Raduan Nassar escreveu pouquíssimo depois de Lavoura arcaica. O livro seguinte, Um copa de cólera, de 1978, tem apenas 85 páginas, dentro das quais, num estilo elétrico, ele desvela uma relação de amor. Menina a caminho, reunião de cinco relatos brevíssimos, de 1994, não chega ao todo a 85 páginas também. E depois dessas 364 páginas, Raduan optou pelo silêncio — silêncio que, de certa forma, é ainda mais perturbador do que os três livros que escreveu.
O segredo de Raduan parece estar na avareza — ainda que, no extremo, ela o conduza à desistência e ao silêncio. Cada frase, cada idéia, cada palavra atinge tal intensidade que, para suportá-las, o leitor precisa conter sua avidez.
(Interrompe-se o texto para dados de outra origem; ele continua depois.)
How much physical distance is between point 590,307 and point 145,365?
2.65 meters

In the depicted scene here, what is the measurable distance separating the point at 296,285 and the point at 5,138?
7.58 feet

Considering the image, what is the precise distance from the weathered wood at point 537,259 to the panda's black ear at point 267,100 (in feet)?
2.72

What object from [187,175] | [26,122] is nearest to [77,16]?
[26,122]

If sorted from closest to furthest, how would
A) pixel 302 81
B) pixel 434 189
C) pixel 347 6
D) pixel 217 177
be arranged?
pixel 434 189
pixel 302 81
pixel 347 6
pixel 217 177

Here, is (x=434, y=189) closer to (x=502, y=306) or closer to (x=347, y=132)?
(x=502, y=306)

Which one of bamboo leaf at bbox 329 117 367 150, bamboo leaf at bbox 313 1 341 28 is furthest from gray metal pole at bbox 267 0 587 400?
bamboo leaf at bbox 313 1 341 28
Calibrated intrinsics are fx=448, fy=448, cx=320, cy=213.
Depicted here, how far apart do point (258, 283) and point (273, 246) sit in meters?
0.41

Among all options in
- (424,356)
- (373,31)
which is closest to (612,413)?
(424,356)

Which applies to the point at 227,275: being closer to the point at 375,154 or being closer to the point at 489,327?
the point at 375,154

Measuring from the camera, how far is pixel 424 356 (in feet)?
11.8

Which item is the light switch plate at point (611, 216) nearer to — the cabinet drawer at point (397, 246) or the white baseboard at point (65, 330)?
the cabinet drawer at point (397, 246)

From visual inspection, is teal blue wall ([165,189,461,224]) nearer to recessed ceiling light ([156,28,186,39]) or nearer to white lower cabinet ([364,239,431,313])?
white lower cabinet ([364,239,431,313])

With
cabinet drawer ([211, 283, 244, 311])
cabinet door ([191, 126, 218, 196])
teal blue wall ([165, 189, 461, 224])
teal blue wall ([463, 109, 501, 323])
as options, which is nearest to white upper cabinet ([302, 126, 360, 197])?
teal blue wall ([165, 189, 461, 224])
Precisa ler com delicadeza e parcimônia — como se lesse um poema. Grandes escritores — pensemos em um Machado, em um Eça, em um Thomas Mann — escreveram, e atingiram estados de grande elevação, agindo por acumulação. Em Raduan, ao contrário, como ocorre em uma sala inteiramente vedada, é do pouco, do quase nada que aparece o choque.
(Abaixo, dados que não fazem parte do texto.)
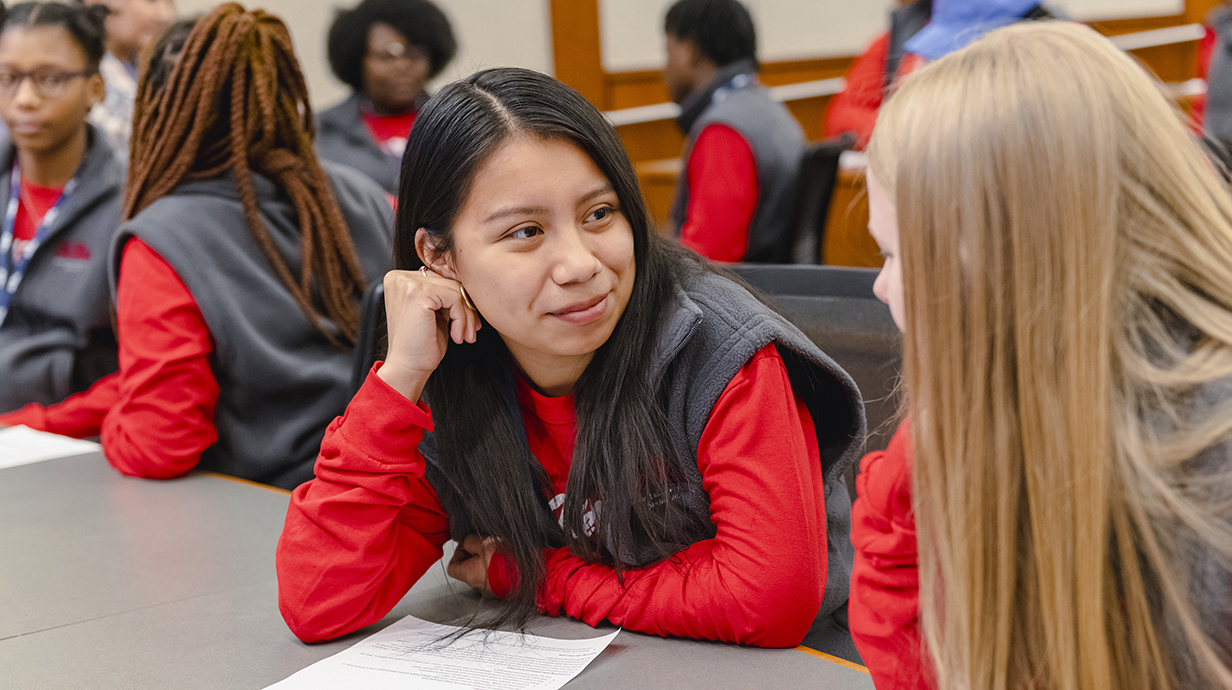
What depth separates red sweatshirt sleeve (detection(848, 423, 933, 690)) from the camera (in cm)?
82

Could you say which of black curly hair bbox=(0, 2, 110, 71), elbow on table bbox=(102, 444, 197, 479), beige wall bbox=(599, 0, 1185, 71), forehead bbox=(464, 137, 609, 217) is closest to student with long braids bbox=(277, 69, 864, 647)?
forehead bbox=(464, 137, 609, 217)

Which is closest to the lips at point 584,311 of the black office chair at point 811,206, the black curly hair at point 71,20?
the black curly hair at point 71,20

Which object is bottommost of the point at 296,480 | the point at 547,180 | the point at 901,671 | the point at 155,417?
the point at 296,480

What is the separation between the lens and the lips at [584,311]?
1.13m

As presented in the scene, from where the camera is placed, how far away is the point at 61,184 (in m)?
2.48

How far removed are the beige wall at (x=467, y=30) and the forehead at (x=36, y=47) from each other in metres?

Em Lavoura arcaica, é na relação incestuosa com a irmã, Ana (nome que, em árabe, corresponde ao pronome Eu), que André explode seus laços com a família. Nesse aspecto, ele nos faz lembrar de Teorema, o clássico desaparecido do cineasta italiano Pier Paolo Pasolini. Filme em que a chegada de um visitante inesperado desestrutura a vida de uma família burguesa. O jovem desconhecido tem relações sexuais com a empregada Emilia, com o filho Pedro, com a mãe Lucia, com a filha Odete e, por fim, com o próprio pai, o industrial Massimo. Depois se vai — mas o que fez, ou que levou a família a fazer, ficará ali para sempre.
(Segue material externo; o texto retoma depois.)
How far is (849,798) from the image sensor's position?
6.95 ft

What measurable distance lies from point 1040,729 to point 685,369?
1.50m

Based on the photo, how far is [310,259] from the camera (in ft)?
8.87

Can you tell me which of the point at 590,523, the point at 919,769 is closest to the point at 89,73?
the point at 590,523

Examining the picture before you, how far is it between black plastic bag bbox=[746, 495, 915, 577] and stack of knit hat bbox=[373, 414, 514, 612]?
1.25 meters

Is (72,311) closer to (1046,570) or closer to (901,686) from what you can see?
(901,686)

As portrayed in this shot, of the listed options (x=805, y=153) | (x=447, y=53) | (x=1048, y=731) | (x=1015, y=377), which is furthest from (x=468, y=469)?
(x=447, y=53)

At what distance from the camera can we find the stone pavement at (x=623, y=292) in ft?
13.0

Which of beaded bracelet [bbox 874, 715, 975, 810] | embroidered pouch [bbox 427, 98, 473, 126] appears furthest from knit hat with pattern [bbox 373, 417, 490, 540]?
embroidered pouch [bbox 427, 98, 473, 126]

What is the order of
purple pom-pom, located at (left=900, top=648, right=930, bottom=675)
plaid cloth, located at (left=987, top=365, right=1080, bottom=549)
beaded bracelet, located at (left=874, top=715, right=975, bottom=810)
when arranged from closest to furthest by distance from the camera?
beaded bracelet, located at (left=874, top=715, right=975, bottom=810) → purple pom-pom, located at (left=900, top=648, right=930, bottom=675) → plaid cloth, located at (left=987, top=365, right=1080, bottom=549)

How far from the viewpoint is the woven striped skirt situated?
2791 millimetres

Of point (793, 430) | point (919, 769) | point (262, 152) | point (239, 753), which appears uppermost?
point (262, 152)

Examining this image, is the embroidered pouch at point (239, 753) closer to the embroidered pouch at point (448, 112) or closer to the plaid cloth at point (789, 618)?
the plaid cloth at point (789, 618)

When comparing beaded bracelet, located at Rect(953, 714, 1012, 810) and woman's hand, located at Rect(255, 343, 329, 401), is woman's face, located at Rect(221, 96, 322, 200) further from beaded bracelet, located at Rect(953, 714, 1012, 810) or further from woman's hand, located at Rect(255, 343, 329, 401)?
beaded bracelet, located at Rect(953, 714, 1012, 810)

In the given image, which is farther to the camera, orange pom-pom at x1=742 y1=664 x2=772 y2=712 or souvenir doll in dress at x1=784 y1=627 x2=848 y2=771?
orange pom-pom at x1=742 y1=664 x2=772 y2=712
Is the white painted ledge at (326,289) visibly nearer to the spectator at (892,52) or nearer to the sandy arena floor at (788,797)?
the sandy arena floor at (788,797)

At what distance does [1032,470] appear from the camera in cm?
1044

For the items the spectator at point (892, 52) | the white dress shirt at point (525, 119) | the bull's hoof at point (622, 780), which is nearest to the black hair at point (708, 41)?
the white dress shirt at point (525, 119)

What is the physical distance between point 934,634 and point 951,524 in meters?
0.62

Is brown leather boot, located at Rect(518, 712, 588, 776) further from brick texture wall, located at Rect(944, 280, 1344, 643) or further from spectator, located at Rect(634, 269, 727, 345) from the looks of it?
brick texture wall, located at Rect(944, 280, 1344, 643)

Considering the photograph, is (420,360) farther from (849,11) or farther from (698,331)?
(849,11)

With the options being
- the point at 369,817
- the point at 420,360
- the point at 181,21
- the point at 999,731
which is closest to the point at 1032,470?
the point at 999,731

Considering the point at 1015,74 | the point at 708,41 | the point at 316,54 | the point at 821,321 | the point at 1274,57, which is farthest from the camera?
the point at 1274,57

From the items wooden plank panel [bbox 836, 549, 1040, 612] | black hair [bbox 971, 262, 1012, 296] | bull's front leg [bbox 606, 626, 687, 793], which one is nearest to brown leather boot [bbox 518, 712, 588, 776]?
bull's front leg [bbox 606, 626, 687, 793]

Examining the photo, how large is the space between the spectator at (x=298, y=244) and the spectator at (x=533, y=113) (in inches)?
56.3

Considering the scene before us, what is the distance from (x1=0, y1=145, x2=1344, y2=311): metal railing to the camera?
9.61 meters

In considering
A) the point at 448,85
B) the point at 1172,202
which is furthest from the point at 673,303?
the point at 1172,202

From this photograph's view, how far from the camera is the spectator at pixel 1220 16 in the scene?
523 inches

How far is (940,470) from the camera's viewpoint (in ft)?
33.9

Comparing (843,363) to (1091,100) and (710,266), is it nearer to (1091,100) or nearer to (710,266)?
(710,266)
Também a partida de André, mesmo antes de acontecer, já convulsiona a família. Desastre que o narrador anuncia em uma confidência ao irmão: “Não tinha ainda abandonado a nossa casa, Pedro, mas os olhos da mãe já suspeitavam da minha partida”. Teorema é de 1968, sete anos antes do lançamento do livro de Raduan. Não é um exagero especular: teria Raduan Nassar visto o filme de Pasolini? Mais uma coincidência inquietante: nascido em 1922, Pasolini foi assassinado no final de 1975, o ano em que Lavoura arcaica chegou às livrarias. Talvez sejam apenas coincidências, nada mais. Sinais, ainda assim, de uma década feroz, a dos 70, quando a arte e a literatura não mediam esforços para emparelhar com a vida.